O filme se estrutura sobre dois regimes de imagem: o “plano cheio” com a figura humana e o “plano vazio” de quartos, corredores e janelas, cujo silêncio carrega pequenas narrativas sobre os moradores. Aproximamo-nos, por outras nuances, do universo dos personagens nessa solitária devassagem de suas intimidades. Estas micro-narrativas espaciais carregam às vezes uma autonomia e espontaneidade fascinantes, como no episódio do gato e do menino no corredor, que compreende todo um arco dramático (a saída do elevador, a queda da chave, a batida na porta errada, a devolução do gato a um dono encoberto pelo ponto cego da câmera), cheio de tensões e alívios.


Edifício Master é pontuado também pela presença do canto, algo já esboçado nos filmes anteriores e que assumirá a função central, alguns filmes depois, em As canções (2011). Muitas são as passagens em que os entrevistados cantam - ou apresentam um talento artístico - e o filme registra isto como uma das mais potentes formas de expressão intima. Coutinho sustenta que uma forma de religação se estabelece quando, dentro de uma comunidade lingüística, uma pessoa canta e outra ouve. 

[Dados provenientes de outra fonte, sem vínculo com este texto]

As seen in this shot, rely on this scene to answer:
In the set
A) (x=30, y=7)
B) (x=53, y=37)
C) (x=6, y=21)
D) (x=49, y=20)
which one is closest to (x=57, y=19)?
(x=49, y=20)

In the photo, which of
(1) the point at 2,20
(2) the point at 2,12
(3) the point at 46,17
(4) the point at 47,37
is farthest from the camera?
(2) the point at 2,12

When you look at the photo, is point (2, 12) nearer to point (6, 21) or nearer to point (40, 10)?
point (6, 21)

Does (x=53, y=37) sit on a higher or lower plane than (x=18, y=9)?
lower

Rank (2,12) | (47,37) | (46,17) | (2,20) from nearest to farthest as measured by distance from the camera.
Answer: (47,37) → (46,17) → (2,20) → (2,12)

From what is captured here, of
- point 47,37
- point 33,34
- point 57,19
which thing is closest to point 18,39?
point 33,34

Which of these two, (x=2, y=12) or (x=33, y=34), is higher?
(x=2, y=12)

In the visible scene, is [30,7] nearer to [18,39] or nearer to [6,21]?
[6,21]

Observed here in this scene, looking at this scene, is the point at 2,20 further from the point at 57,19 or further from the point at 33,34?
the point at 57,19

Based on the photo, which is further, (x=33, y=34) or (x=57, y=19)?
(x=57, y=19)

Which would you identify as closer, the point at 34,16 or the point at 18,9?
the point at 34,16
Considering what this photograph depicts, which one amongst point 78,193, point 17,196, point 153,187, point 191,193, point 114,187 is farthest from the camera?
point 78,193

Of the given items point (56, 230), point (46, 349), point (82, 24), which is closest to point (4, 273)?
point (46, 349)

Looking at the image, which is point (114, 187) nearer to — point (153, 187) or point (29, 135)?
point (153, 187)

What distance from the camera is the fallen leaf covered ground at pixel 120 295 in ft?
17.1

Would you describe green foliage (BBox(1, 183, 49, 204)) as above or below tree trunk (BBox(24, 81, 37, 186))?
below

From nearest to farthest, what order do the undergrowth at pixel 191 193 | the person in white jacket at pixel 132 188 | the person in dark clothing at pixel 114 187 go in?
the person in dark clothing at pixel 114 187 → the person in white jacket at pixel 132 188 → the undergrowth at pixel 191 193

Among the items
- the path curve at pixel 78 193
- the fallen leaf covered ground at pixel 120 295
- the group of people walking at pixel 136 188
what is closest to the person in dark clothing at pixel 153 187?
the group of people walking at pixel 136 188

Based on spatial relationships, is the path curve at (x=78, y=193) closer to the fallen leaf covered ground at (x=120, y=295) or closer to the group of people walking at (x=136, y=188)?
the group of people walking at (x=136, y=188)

A escolha do edifício, localizado a duas quadras da praia de Copacabana, se deu, antes de tudo, por ser um prédio comum, igual a muitos outros da vizinhança. Cheio de histórias simples, mas vazio de grandes feitos, datas e nomes célebres. Interessava desde o princípio o relato de pessoas comuns e seu cotidiano. E mesmo estando tão perto da praia, não existe no filme o menor vislumbre da natureza. Edifício Master oferece uma experiência claustrofóbica. Este sufocamento formal é quase a manifestação imagética do emparedamento de alguns personagens. Quando a perspectiva sai do prédio, atravessando as janelas, ela esbarra no prédio em frente: uma massa arquitetônica opaca.

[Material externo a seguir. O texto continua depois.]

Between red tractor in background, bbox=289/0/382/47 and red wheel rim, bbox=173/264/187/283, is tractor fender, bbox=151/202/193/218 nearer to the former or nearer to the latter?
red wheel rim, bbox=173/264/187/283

Alguns depoentes relatam suas dificuldades no convívio com as vozes que, da vizinhança, invadem o espaço doméstico através dos vãos das janelas. A sociofobia e a invasão da privacidade são conseqüências psíquicas da precarização da vida nos amontoados urbanos, do qual o Master é um exemplar. 

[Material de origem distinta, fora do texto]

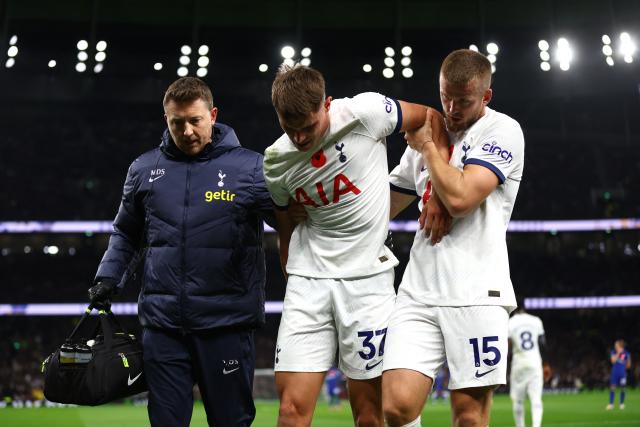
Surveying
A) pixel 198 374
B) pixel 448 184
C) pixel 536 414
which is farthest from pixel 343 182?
pixel 536 414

Nos anos seguintes ao lançamento de Edifício Master, a classe média ocupará pouco a pouco o protagonismo no cinema brasileiro. Por outro lado, em ficções recentes como O som ao redor (Kleber Mendonça Filho, 2012), Casa grande (Felipe Barbosa, 2014) e Que horas ela volta? percebemos que alguma coisa alcançada no Master vai deixando de ser buscada. Trata-se aqui, em primeiro lugar, de um deslocamento da classe média baixa para a alta - deslocamento também justificado pela história econômica recente do país e sua forma particular de desenvolvimento. Edifício Master apresenta a classe média antes da era Lula. Com a ascensão do PT ao poder executivo federal, esta classe muda muito. Mudou com Lula e mudou de novo com Dilma. E àquela classe média de 2001, Coutinho oferece no seu filme um retrato preciso e fascinante. O registro de um tempo, por mais que esta época não esteja diretamente implicada no texto do filme: em momento algum se fala, no Master, daquela conjuntura, mas ela se faz presente nas vozes e discursos.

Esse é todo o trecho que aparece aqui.